Film critic Richard Roeper described Digging for Fire as "a movie made by someone who clearly loves the art of movies" and praised the casting and editing. A. O. Scott of The New York Times wrote of the film's "appealing honesty" and its "tight, satisfying narrative". Variety Ben Kenigsberg characterized the film as "a lovely slice of everything and nothing" and gave particular praise to the cinematography, editing and improvisation. Peter Travers, who awarded the film 3 out of 4 stars in a review for Rolling Stone, highlighted the performances, cinematography and score, and felt that Digging for Fire showed Swanberg to be "a true filmmaker". Screen International critic Tim Grierson found the film to be honest and insightful, and drew particular attention to Johnson and DeWitt's "nimble, low-key performances". An Banh of Indiewire opined that the film was the most "emotionally mature" of Swanberg's works and that each of the actors gave "purposeful, plot-driven performances" in spite of the large cast.

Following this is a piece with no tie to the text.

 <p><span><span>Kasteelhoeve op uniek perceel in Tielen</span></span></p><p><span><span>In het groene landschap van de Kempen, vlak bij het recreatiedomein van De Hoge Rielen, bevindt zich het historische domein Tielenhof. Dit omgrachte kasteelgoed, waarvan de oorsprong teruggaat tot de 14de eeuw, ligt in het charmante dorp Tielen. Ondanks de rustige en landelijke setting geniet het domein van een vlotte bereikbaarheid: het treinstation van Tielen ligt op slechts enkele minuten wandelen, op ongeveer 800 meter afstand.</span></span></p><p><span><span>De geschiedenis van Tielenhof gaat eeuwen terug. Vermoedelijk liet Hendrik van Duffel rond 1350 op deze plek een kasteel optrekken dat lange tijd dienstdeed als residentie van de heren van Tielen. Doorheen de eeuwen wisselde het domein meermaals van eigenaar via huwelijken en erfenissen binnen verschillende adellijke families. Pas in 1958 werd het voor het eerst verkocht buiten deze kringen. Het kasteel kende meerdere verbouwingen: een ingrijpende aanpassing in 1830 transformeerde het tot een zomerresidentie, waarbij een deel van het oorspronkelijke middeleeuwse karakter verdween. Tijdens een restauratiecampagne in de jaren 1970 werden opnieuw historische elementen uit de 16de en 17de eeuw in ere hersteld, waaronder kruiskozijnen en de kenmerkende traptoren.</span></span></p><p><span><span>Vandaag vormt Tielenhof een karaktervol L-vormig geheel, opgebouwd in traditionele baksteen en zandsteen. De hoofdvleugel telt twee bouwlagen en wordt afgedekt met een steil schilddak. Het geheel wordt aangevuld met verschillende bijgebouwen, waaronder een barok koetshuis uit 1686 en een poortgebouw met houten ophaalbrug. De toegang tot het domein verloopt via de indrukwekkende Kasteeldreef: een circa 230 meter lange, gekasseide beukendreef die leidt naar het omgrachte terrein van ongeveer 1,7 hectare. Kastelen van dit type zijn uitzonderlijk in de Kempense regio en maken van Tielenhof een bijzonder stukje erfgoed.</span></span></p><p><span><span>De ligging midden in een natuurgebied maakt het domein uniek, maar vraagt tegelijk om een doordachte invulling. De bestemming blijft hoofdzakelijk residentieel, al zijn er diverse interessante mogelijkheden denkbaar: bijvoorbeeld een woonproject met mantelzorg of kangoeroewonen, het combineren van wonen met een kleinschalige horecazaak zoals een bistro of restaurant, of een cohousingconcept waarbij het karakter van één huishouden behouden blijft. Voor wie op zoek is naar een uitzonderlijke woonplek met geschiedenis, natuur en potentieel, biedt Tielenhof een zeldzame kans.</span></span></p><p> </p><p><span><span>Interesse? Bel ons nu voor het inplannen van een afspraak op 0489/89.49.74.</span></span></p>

The Austin Chronicle Kimberley Jones, on the other hand, felt that the story suffered because of the large cast and wrote that "mostly it's just a toe listlessly pushing dirt around". Michael Phillips of the Chicago Tribune praised Ben Richardson's cinematography and "natural tone" of the acting but felt that the dialogue was lacking, giving the film 2 out of 4 stars. The San Francisco Chronicle G. Allen Johnson also criticized the "forced and uninteresting" dialogue and thought that the story and characters felt "phony". The Boston Globe critic Ty Burr found the film uninsightful, writing that "Swanberg is tilling soil here that has been churned since humanity began", and felt that the plot focused too much on Tim rather than Lee. Chris Nashawaty gave the film a C+ grade in Entertainment Weekly, dismissing it as "Joe Swanberg's latest meditation on aging-hipster malaise".